バッド・ルーテナント
監督:ヴェルナー・ヘルツォーク
出演:ニコラス・ケイジ/エヴァ・メンデス/ヴァル・キルマー/アルヴィン・“イグジビット”・ジョイナー/フェアルーザ・バーク/ショーン・ハトシー/ジェニファー・クーリッジ/トム・バウアー/ヴォンディ・カーティス=ホール/ブラッド・ドゥーリフ/デンゼル・ウィッテカー/イルマ・P・ホール/シア・ウィガム/マイケル・シャノン/ジョー・ネマーズ/J.D.イヴモア/ティム・ビロウ/ルシウス・バストン/ランス・E・ニコルズ/ニック・ゴメス
30点満点中17点=監4/話4/出3/芸3/技3
【それは穢れた正義か、美しき悪徳か】
ハリケーン・カトリーナ襲来直後、荒れ果てたニュー・オリンズ。勇敢な行動で警部補に昇進したテレンス・マクドノーは、麻薬密売人一家惨殺事件の捜査を指揮することになる。が、テレンス自身も娼婦の恋人フランキーと麻薬に溺れており、証拠隠滅や強権的な態度も厭わず、ギャンブルに入れあげて借金や内部調査にあえいでいた。事件の容疑者として売人ビッグ・フェイトが浮かび、目撃者の保護にあたるテレンスだったが……。
(2009年 アメリカ)
【この閉じた世界】
ヘルツォークは肌に合わないと思っていたのだが、意外と真っ当。青白い冷たさと赤茶けた荒廃感をミックスさせた色調で、顔には陰影を作り、善も悪もいっしょくたになって存在する世の中、というテーマをわかりやすく表現する。カット数は少なく、対象との距離も近くてインディペンデント風味がぷんぷんと漂うものの、その範囲内では手堅い撮りかただ。
テレンス役のニコラス・ケイジにつきっきり、彼のお芝居を存分に見せる作品ともいえる。左肩を常に上げ、くたびれたような猫背、苦しそうに腰掛ける姿。ちょっとやりすぎではあるけれど、閉塞の中でどうしようもなく足掻く男の“躁”はよく出ている。
で、観る者は「どうしようもない事に振り回される彼」に振り回されることになる。テレンスの中に息づく正義に期待する自分もいるし、彼が悪徳によって落ちていく様を見たいと思う自分もいる。
しかし、彼は彼のまま。ただ、語られ、思い知らされるのは、自分の未来はどっちにでも転ぶ可能性があるということだ。
正義の不在、あるいは何をもって正義とするか、何が悪なのかと問題を投げかける内容でもある。自堕落で信用ならないテレンスだが、彼に救われた者がいるのも事実だし、彼のような存在がピースとなって社会というパズルが完成するのもまた事実なのだろう。

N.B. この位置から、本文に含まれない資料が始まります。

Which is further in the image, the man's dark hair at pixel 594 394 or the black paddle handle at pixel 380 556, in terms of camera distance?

結局のところ、人生、計略が5割、運が5割。どうしようもないと思えることでも計略次第ではどうにかできるし、何とかなりそうなことでも運次第でズブズブと深みにはまることはある。
そして、自分のおこないに与えられるのが“請求”なのか“報酬”なのかはわからないし、それが半年先になるのか1年先なのか想像もできない。
未来が読めないならば、正義とか倫理とか考えるより先に、何とかできそうなことを何とかしてみようとする態度しか取りようはない。
ラスト・シーンの水族館は、食うものも食われるものも仲良く狭い世界で生きていることを示しているのだろう。その外へ出ることがかなわぬなら、フワフワと泳ぎ続けるしかないのだ。
そんな閉じた世界をシニカルに描く作品である。